**Texto fornecido**
■ ■ ■
Quem dirige pelas ruas, avenidas e estradas do Brasil sabe do que irei falar agora. Quem não dirige, porém, pode não entender. O fato é que não há nada mais frustrante para um motorista de trânsito do que ver pessoas se aproveitando das brechas e boa vontade dos outros para chegar mais rápido aos seus destinos, muitas vezes rasgando o Código de Trânsito no processo. Motoristas entrando na contramão para evitar voltas maiores para chegar a seus prédios, motoqueiros dirigindo pela calçada no trânsito, caminhonetes andando pelo acostamento durante os intermináveis engarrafamentos de início de feriadão. Muitos são os casos, não são poucos os que cometem estas infrações.
O fato é que, em nosso país, vemos uma incidência cada vez maior dessas infrações porque, a cada dia que passa, o povo está mais interessado em fazer o que lhe dará vantagem sobre os outros, ignorando a possibilidade de causar um mal a terceiros. O motorista que anda pela contramão ignora a possibilidade de um motorista correto, desavisado, acertá-lo de frente. O motoqueiro abstrai do fato de que pode haver pessoas caminhando distraídas no local. A caminhonete não percebe que, em caso de acidente, um veículo de resgate vai levar muito mais tempo para chegar ao seu destino porque a via de emergência está ocupada. Ninguém se importa com o outro. Olhamos apenas para nós mesmos, o que vale é aquilo que irá me fazer bem, me trazer benefícios imediatos.
Infelizmente, com a teologia cristã contemporânea, atravessamos uma fase semelhante. Vivemos na era da Teologia da Bandalha, onde o cristão procura atalhos para satisfazer as suas crises e anseios com relação ao seu relacionamento com o mundo e com o sagrado. Para que viver em santidade, se há igrejas onde não se exige uma conduta de vida digna do cristão? Para essas comunidades, Deus já concedeu ao homem poder de exigir, em nome de Jesus, que o que ele deseja aconteça, seja saúde, amor ou dinheiro. Basta ter uma promessa ou declaração qualquer no texto sagrado que lá vem o pregador e diz para você tomar posse daquela palavra, transformá-la em uma “palavra rhema” em sua vida (bandalha maior que esta, não há).
■ ■ ■
**Extrato de dados**

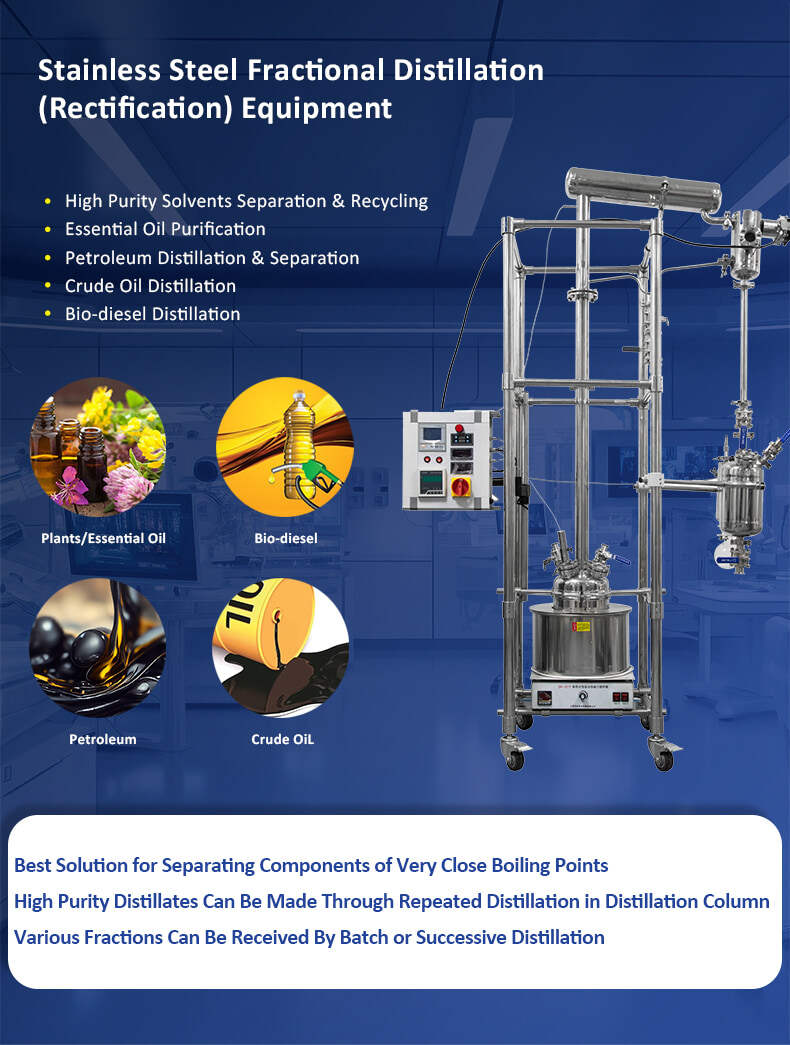 fractional <a class='inkey' style='color:blue' href='https://www.valuenequipment.com/distillation-equipment' target='_blank'>Distillation Equipment</a> (1).jpg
■ ■ ■
**Problemas a resolver**
1. No texto sobre a Teologia da Bandalha, por onde andam as caminhonetes durante os engarrafamentos de início de feriadão?
2. Reescreva o trecho do texto sobre a Teologia da Bandalha que começa em "Quem dirige pelas" e segue até "cometem estas infrações.", trocando "caminhonetes" por "picapes".
3. Escreva o que vem depois no texto sobre a Teologia da Bandalha, a partir do ponto em que ele termina.

**Respostas das tarefas**
1. Pelo acostamento.

2.
Quem dirige pelas ruas, avenidas e estradas do Brasil sabe do que irei falar agora. Quem não dirige, porém, pode não entender. O fato é que não há nada mais frustrante para um motorista de trânsito do que ver pessoas se aproveitando das brechas e boa vontade dos outros para chegar mais rápido aos seus destinos, muitas vezes rasgando o Código de Trânsito no processo. Motoristas entrando na contramão para evitar voltas maiores para chegar a seus prédios, motoqueiros dirigindo pela calçada no trânsito, picapes andando pelo acostamento durante os intermináveis engarrafamentos de início de feriadão. Muitos são os casos, não são poucos os que cometem estas infrações.

3.
As bandalhas na caminhada cristã contemporânea são incontáveis: casais decidem ter relações antes do casamento porque estão vivendo “relacionamentos sérios”. Pais batem em filhos ou os ignoram porque acham que a escola ou a igreja devem dar a educação correta para eles, eximindo-se, assim, de suas partes. Maridos traem suas esposas porque acham que receberam uma “revelação divina” ordenando-os a fazê-lo. Empregados denigrem seus testemunhos profissionais para serem demitidos e receberem a multa do FGTS. Empregadores humilham seus funcionários, explorando-os até a última gota de suor. E por que? Porque pessoas vivem vidas de pecado, achando que já estão perdoadas pelo sangue de Jesus. Ao fazer isso, rasgam o código de conduta do cristão, a Bíblia, interpretando-a alegoricamente, sem nenhum rigor ou regra.
A maior bandalha que vemos hoje, porém, é a dos pastores que pregam a vida cristã fácil, do “toma lá, dá cá”. São em geral pessoas que possuem vidas de bandalha, não tendo passado por seminários sérios (ou mesmo qualquer tipo de educação teológica), não se submetendo ao crivo de uma liderança espiritual e governamental de uma denominação, que se separam de suas comunidades porque desejam, em um acesso megalomaníaco, ter os seus ministérios (como se o ministério não fosse de Cristo). Falsos profetas, que vendem uma espiritualidade barata, onde o fiel não precisa de nada além de dar o dízimo para poder exigir suas bênçãos, como se fizesse um download de dádivas materiais do site celestial, como disse certa vez o Pr. Isaltino Gomes Coelho Filho. E para que? Apenas para lotarem seus templos, arrecadarem milhões e usufruírem de estilos de vida nababescos às custas daqueles que buscam o melhor atalho para as bênçãos dos céus.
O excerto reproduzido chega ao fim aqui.